X_gyro_features = np.column_stack((
    gyro_sliced[['X', 'Y', 'Z']].values,
    gyro_sliced[['rms_X', 'rms_Y', 'rms_Z']].values,
    gyro_sliced[['skew_X', 'skew_Y', 'skew_Z']].values,
    gyro_sliced[['entropy_X', 'entropy_Y', 'entropy_Z']].values,
    gyro_sliced[['fft_X', 'fft_Y', 'fft_Z']].values,
    gyro_sliced[['peaks_X', 'peaks_Y', 'peaks_Z']].values,
    gyro_sliced[['stft_X', 'stft_Y', 'stft_Z']].values
))

# ZIP 파일 열기
with zipfile.ZipFile(uci_har_zip_path, 'r') as zip_ref:
    # ZIP 파일 내의 y_train.txt 파일을 불러옴
    with zip_ref.open('UCI HAR Dataset/train/y_train.txt') as y_train_file:
        y_train = pd.read_csv(y_train_file, header=None).values.flatten()

# 확인
print(f"y_train shape: {y_train.shape}")

# 라벨 데이터에서 최소값이 1이므로, 모든 값을 1씩 감소시켜 0부터 시작하도록 변환
y_train_upsampled = np.repeat(y_train, 2)  # 레이블을 2배로 확장
if y_train_upsampled.min() > 0:  # 라벨 값이 1부터 시작하면 1씩 감소
    y_train_upsampled = y_train_upsampled - 1

# 데이터셋을 학습용과 검증용으로 나누기
X_train_features, X_val, y_train_upsampled, y_val = train_test_split(X_train_features,
                                                                     y_train_upsampled,
                                                                     test_size=0.2,
                                                                     random_state=42)

# 검증 세트의 라벨도 같은 방식으로 변환
if y_val.min() > 0:  # 라벨 값이 1부터 시작하면 1씩 감소
    y_val = y_val - 1

# 데이터 차원 확장 (batch_size, sequence_length, input_size)
X_train_features = X_train_features.reshape(X_train_features.shape[0], 1, X_train_features.shape[1])
X_val = X_val.reshape(X_val.shape[0], 1, X_val.shape[1])

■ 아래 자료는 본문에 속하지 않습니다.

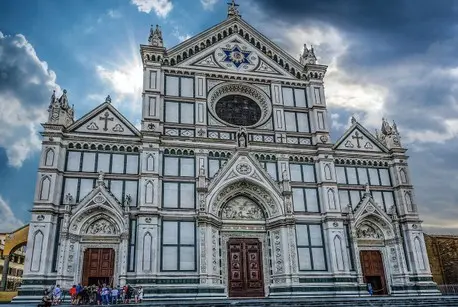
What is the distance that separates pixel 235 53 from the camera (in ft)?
102

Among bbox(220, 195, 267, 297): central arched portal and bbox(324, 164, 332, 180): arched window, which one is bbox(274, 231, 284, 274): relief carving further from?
bbox(324, 164, 332, 180): arched window

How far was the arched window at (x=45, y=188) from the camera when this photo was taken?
23378 millimetres

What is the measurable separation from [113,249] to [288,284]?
10921 mm

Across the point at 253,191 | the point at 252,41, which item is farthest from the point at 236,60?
the point at 253,191

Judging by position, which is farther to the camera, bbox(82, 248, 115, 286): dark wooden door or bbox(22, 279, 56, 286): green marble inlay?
bbox(82, 248, 115, 286): dark wooden door

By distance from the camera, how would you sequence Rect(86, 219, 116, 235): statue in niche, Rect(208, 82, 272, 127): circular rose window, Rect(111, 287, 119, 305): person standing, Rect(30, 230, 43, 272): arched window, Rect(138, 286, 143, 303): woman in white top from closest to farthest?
Rect(111, 287, 119, 305): person standing < Rect(138, 286, 143, 303): woman in white top < Rect(30, 230, 43, 272): arched window < Rect(86, 219, 116, 235): statue in niche < Rect(208, 82, 272, 127): circular rose window

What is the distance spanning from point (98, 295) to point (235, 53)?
64.9 ft

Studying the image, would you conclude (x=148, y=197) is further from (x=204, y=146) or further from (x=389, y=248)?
(x=389, y=248)

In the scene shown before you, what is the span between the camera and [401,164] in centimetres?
3002

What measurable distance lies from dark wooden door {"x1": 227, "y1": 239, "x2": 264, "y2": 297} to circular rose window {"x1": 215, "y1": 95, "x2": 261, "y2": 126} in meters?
8.76

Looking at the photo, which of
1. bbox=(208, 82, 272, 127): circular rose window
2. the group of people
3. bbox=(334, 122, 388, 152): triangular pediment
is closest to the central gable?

# TensorDataset 및 DataLoader 정의
train_dataset = TensorDataset(torch.tensor(X_train_features, dtype=torch.float32), torch.tensor(y_train_upsampled, dtype=torch.long))
val_dataset = TensorDataset(torch.tensor(X_val, dtype=torch.float32), torch.tensor(y_val, dtype=torch.long))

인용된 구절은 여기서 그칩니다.